What the task asks:
Answer these questions from the text below on gRNA clustering:
1. Into how many classes did K-means clustering segregate the gRNA-containing cells?
2. What percentage of the variation did PC2 represent?
3. Clusters representing which region were involved in PC3?

Text:
'''

We then calculated gRNA enrichment or depletion relative to scramble for each cluster (Fig. 4C). K-means clustering segregated gRNA containing cells into five classes based on enrichment/depletion patterns (Fig. 4B,C). The two scramble gRNAs and YAP1 gRNAs clustered together. The OLIG2 gRNA enrichment pattern also clustered with the scramble and YAP1 gRNAs; this might reflect the earlier stage of development and the limited number of neural progenitors in the screen dataset compared to the pilot experiments. Principal component analysis revealed the largest variation in enrichment/depletion (47.4%) was driven by depletion in clusters representing ventral neural tube progenitors and pre-neural tube (Dim1; Fig. 4D). PC2 (33.7% variation) represented enrichment/depletion in clusters corresponding to the CLE, node-streak border, and medial pre-neural tube (Dim2; Fig. 4D). PC3 (9.1% variance) involved clusters representing the dorsal neural tube (Fig. 4D). This cluster analysis reveals that many perturbations either affected the ability of cells to become neural (PCA1) or their ability to remain in the CLE and maintain stemness.

'''

Input data:

'''

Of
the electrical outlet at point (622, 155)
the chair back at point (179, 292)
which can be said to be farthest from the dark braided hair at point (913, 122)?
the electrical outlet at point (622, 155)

'''
'''

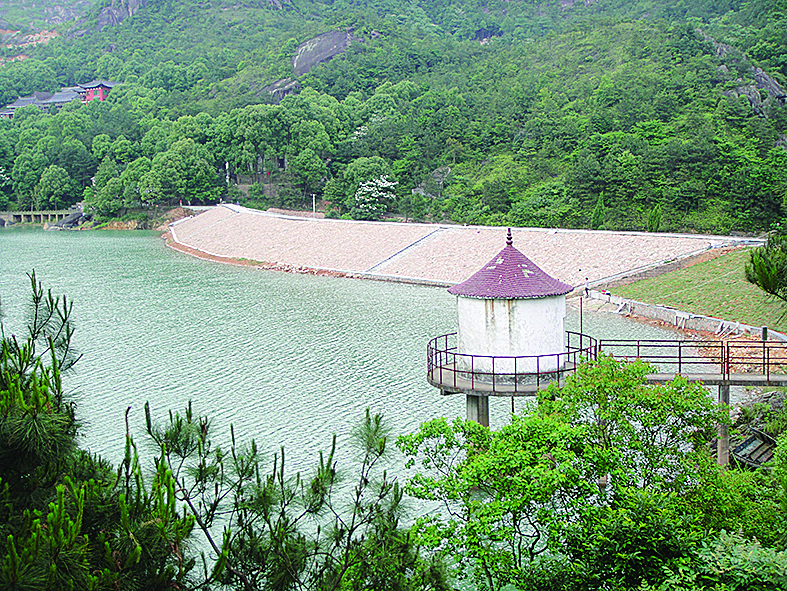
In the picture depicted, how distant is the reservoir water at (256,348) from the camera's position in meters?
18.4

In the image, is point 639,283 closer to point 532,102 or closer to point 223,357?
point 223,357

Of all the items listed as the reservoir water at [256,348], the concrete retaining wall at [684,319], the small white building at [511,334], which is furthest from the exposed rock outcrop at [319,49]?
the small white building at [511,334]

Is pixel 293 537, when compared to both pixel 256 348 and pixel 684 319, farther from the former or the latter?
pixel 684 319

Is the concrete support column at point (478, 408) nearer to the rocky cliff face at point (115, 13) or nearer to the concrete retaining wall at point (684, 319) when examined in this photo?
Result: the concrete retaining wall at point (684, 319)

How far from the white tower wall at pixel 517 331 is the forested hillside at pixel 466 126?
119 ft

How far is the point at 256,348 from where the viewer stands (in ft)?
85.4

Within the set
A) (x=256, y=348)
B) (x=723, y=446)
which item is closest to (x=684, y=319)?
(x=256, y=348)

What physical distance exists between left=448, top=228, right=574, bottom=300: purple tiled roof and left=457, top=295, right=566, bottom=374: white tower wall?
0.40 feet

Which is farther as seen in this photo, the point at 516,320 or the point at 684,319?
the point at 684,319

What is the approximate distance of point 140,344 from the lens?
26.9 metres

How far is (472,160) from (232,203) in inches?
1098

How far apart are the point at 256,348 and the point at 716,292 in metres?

'''
'''

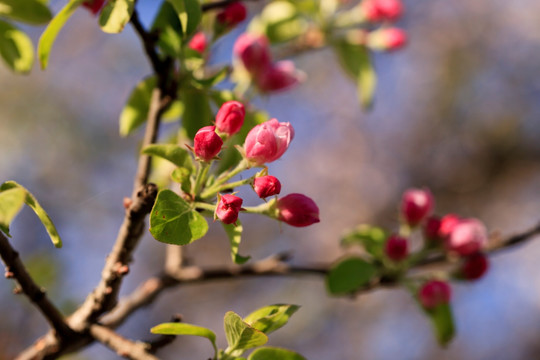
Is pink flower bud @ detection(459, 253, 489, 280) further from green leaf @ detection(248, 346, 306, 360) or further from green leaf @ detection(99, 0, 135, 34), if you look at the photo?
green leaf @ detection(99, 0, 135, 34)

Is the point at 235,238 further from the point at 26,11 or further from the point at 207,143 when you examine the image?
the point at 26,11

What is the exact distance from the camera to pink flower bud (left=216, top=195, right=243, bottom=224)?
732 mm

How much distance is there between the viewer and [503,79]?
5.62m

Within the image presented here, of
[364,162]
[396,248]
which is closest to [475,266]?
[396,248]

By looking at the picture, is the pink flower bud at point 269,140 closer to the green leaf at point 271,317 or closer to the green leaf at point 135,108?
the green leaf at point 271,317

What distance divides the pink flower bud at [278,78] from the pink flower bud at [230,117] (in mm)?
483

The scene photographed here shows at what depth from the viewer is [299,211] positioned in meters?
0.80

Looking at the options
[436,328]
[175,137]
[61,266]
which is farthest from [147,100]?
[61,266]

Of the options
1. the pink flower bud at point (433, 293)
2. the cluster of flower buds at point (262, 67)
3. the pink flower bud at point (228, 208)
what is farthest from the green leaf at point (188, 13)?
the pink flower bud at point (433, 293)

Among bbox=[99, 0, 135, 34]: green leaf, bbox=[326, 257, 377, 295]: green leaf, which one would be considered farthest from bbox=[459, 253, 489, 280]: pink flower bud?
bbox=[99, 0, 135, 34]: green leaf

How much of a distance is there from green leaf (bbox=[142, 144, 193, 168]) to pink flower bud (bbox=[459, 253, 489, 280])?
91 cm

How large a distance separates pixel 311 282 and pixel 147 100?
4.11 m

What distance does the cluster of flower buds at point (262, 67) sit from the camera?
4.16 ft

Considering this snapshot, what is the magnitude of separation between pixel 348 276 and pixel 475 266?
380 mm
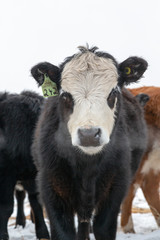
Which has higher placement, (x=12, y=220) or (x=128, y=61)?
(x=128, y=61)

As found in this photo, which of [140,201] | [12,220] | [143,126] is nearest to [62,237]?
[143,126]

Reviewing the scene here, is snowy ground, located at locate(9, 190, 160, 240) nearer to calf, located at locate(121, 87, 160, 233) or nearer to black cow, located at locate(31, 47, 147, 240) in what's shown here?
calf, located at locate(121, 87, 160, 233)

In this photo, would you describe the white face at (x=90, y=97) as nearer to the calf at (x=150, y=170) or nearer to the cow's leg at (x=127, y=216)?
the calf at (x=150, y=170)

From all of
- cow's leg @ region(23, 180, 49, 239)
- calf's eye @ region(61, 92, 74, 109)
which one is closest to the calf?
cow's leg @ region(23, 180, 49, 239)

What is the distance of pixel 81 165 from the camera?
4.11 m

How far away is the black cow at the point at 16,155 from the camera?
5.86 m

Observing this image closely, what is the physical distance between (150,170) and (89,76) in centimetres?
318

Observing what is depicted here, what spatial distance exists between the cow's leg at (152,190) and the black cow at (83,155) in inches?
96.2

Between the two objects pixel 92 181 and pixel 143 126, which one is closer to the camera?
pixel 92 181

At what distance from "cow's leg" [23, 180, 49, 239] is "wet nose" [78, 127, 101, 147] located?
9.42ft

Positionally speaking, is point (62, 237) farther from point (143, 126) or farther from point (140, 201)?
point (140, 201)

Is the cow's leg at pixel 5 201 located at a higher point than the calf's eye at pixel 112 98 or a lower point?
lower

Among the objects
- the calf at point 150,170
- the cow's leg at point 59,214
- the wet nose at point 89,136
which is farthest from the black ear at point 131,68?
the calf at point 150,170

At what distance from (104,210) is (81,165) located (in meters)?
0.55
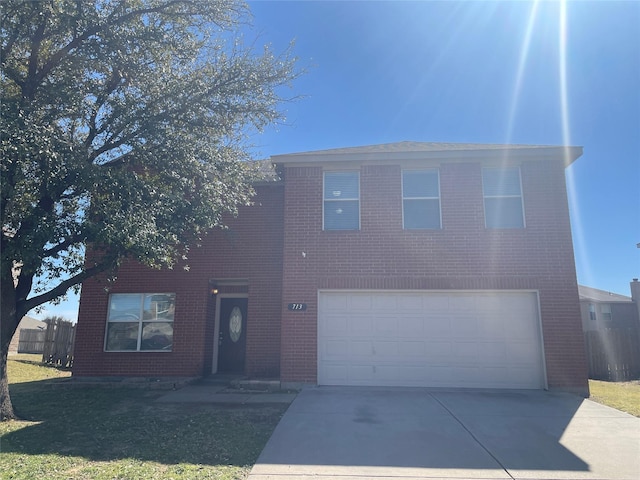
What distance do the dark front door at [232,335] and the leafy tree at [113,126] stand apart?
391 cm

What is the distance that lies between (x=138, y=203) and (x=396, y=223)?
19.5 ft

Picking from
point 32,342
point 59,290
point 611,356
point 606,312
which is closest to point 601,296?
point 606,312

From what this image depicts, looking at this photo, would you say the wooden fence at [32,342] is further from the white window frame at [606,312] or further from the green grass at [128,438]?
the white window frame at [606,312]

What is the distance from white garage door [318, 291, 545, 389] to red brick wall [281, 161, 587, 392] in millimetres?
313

'''

Task output:
1. Five
2. 33.7%
3. The dorsal neural tube